Scalar::Util provides access to the underlying Perl API looks_like_number routine which Perl itself uses internally
Perl will evaluate the string (eg) '5621hello' in numeric context as 5621 ... yet looks_like_number() will tell you that the string '5621hello' does not look like a number. That has always struck me as an anomaly .... I tend to think that a a string that "does not look like a number" should evaluate to zero in numeric context, but that (obviously) doesn't always happen.
no warnings 'numeric';
$string = '12.3hello';
print Scalar::Util::looks_like_number($string), "\n";
$string *= 2;
print $string, "\n";
I don't think this is a big deal, btw - it's just that it doesn't DWIM (for me, anyway).
Cheers, Rob Update: I meant to add that this might even have some siginificance for the op - because we can't assume anything about the numeric value of a variable, based on the fact that Scalar::Util says it doesn't look like a number.
But you've turned off the warning telling you that it doesn't looks_like_number. If you don't have warnings on, Perl assumes you know what you're doing and tries to do what you've asked it to with the (crummy) numberish data you've given it. If you have enabled warnings, it lets you know about it's misgivings but still goes ahead and does what you've asked.
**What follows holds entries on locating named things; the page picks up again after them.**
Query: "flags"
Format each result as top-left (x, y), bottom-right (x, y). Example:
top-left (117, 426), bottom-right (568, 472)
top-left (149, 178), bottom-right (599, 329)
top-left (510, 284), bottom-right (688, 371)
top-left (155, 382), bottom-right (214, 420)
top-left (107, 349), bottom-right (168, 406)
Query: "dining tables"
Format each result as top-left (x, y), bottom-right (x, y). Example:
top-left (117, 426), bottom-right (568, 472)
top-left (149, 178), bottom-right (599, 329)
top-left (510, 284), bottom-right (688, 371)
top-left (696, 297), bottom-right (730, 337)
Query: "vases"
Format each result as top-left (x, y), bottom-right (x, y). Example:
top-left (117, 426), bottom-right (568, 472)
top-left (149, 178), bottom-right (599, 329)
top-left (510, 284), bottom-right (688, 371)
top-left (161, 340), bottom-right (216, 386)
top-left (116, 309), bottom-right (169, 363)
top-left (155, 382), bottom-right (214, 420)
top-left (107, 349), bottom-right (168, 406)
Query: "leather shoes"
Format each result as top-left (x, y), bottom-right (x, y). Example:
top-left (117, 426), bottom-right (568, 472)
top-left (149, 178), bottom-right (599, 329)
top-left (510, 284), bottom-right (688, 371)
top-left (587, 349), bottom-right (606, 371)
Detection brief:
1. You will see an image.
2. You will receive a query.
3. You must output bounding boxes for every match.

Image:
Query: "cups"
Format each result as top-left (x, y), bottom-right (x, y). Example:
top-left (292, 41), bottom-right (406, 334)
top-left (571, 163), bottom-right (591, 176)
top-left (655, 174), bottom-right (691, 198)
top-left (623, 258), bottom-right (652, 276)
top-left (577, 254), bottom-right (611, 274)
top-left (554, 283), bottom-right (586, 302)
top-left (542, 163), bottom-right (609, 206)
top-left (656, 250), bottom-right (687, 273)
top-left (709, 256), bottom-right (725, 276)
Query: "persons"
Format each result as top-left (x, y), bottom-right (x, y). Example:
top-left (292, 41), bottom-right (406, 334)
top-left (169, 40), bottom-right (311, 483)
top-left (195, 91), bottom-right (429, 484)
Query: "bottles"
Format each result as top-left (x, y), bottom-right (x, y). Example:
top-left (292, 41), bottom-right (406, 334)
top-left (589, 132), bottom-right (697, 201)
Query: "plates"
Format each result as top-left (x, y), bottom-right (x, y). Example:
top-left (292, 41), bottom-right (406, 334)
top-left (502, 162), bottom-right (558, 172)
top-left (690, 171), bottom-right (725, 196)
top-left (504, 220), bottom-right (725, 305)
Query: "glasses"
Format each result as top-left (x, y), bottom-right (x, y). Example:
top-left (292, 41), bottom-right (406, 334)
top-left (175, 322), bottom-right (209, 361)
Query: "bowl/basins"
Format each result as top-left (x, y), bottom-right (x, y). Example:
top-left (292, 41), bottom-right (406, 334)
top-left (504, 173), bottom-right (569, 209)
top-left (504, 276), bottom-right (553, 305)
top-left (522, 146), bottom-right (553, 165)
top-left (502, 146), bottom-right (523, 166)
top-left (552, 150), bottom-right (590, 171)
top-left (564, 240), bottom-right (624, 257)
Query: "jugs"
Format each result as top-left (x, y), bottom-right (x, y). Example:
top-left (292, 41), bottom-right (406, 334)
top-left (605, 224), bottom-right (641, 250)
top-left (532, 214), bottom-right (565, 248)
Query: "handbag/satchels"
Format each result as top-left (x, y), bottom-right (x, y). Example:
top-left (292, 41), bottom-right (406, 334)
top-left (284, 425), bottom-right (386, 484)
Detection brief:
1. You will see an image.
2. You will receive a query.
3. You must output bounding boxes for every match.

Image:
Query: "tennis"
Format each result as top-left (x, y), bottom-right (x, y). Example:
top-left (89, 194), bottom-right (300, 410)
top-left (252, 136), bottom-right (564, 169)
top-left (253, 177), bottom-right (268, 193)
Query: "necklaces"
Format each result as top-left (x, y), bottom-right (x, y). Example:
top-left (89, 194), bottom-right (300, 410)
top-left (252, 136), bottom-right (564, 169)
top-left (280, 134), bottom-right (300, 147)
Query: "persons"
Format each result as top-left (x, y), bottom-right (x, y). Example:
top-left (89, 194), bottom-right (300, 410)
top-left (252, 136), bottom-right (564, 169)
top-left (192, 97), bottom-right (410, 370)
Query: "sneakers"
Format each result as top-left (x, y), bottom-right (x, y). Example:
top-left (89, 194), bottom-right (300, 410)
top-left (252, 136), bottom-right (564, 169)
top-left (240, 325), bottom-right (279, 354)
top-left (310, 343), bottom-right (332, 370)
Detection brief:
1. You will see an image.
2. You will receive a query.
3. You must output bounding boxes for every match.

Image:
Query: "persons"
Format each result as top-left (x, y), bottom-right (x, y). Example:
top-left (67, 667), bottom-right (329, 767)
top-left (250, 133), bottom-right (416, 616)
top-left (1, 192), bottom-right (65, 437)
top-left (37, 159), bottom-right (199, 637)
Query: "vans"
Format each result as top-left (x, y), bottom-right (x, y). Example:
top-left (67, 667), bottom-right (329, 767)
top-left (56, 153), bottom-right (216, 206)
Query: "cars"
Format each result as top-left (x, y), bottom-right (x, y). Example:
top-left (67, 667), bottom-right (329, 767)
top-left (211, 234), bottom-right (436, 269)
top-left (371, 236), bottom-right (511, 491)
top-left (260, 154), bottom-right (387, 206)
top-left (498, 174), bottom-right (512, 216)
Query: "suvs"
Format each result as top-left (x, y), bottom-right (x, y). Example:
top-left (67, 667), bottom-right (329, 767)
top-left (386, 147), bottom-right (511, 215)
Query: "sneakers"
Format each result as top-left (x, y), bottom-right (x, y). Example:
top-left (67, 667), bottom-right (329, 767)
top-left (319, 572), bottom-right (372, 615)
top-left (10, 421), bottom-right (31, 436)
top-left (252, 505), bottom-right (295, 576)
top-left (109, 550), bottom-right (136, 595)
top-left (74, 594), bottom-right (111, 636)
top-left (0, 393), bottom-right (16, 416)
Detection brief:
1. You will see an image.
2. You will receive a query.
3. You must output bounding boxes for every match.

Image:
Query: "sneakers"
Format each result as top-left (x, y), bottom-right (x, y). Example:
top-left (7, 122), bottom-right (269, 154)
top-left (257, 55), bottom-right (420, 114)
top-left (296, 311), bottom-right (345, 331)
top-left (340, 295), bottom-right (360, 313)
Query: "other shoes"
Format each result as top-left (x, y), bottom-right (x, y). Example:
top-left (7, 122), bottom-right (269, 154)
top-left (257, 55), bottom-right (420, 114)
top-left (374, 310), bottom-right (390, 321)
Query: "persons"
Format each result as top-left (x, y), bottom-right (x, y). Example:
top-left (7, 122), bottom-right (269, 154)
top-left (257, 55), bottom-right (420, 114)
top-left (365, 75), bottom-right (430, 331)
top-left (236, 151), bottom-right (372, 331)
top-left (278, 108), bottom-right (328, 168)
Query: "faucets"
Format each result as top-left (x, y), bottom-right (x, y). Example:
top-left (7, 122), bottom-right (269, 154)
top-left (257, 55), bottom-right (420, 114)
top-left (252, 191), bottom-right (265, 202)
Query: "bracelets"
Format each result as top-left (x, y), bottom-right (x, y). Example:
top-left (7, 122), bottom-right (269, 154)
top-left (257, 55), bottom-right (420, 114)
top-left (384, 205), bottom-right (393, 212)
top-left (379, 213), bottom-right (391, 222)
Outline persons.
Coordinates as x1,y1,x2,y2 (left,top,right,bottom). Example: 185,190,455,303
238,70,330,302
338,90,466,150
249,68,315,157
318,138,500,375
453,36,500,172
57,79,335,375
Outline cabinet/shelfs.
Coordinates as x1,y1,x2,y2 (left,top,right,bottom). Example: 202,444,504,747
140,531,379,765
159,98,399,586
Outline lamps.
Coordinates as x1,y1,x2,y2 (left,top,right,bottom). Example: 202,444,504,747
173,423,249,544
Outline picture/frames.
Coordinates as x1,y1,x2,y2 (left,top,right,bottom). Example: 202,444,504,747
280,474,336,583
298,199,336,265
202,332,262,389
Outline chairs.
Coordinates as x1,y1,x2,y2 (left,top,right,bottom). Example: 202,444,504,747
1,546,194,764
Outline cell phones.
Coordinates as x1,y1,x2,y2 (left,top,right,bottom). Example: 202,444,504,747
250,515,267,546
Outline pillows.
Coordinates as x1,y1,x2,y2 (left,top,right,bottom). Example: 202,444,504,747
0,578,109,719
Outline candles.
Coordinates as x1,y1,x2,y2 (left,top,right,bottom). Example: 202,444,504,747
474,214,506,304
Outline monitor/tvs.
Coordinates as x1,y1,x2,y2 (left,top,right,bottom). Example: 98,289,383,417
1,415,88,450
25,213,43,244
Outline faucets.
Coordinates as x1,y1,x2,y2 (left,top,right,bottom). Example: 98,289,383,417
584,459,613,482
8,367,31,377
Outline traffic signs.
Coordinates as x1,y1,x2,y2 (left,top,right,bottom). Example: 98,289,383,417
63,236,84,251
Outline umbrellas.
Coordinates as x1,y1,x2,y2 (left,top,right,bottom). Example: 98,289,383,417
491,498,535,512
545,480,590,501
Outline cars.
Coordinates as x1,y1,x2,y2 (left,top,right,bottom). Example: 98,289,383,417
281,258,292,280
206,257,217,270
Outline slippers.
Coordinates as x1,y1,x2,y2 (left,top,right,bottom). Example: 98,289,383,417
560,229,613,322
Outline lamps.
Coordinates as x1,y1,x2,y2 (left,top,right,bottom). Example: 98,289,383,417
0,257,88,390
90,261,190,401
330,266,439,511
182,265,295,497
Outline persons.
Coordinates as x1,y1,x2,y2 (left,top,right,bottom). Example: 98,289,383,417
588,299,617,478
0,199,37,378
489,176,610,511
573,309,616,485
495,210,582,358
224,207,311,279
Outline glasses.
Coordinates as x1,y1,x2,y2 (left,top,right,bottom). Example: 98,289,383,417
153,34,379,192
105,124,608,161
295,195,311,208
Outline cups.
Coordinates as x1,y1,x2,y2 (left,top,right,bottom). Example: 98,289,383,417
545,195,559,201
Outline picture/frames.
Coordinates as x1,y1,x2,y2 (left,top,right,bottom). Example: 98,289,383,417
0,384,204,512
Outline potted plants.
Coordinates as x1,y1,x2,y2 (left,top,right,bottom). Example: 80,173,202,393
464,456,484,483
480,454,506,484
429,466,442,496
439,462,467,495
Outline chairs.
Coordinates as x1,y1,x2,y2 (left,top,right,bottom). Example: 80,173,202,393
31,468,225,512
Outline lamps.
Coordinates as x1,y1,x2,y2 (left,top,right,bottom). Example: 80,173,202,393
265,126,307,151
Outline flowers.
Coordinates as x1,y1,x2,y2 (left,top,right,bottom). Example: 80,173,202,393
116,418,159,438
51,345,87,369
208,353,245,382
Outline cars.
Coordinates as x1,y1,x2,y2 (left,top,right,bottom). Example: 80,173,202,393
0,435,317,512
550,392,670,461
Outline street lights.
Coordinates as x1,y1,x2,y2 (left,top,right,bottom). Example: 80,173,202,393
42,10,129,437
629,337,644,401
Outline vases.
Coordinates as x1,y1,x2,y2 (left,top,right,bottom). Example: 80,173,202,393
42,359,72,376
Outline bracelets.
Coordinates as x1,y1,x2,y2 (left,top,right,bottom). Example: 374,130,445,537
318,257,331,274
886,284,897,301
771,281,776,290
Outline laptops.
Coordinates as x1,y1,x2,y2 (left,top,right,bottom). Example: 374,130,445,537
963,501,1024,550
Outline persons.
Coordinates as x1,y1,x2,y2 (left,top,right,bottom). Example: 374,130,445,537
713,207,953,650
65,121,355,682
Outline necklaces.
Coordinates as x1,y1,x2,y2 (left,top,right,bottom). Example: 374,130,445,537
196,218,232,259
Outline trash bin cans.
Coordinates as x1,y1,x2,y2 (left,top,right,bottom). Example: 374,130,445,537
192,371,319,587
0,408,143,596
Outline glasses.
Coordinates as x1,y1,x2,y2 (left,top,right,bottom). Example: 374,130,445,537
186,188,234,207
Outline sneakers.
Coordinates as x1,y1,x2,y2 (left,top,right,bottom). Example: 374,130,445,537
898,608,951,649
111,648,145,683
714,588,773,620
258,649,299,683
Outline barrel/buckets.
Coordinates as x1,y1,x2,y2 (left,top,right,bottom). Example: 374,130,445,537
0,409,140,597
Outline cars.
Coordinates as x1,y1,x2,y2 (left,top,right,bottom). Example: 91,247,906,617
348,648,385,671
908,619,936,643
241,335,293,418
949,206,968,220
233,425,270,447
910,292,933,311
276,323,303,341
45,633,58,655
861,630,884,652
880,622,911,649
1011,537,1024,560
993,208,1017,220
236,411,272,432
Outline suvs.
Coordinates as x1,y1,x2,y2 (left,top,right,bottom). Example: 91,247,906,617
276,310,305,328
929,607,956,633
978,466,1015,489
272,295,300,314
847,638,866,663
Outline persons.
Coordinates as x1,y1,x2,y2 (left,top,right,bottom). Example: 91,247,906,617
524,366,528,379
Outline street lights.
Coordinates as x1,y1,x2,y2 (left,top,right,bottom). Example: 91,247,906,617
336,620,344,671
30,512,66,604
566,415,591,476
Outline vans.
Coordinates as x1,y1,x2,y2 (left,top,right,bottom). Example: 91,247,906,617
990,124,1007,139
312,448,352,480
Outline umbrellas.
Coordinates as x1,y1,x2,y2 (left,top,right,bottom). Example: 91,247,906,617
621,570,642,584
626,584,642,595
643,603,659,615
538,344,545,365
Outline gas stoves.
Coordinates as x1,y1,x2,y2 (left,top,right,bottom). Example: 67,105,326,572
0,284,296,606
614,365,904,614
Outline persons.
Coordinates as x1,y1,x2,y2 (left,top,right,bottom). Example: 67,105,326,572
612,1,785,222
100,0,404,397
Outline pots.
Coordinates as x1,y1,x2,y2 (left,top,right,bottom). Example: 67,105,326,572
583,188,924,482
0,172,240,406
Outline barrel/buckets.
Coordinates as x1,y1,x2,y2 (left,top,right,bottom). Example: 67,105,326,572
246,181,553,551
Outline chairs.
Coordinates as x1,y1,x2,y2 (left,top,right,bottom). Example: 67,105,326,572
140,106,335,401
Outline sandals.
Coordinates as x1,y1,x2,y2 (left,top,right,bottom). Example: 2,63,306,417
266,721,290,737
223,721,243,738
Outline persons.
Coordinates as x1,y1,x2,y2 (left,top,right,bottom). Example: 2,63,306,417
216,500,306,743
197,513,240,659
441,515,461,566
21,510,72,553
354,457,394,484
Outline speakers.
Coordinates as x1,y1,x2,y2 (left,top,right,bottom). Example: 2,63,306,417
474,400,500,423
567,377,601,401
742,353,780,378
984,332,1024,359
I think the expectation mismatch is because Perl uses the (POSIX) C strtod(3) which by design (or at least by the manual page description :) follows this heuristic (from the start of the char* passed parse off as many digits followed by an optional "." and more digits followed by an optional exponent notation, and stop when you hit a not-digit-not-plusminus-not-exponent-marker character) rather than using if-looks_like_number-number-else-it's-zero. This is mentioned in perldata in passing, but if you're not familiar with the C API I'll grant that it's certainly open to causing confusion.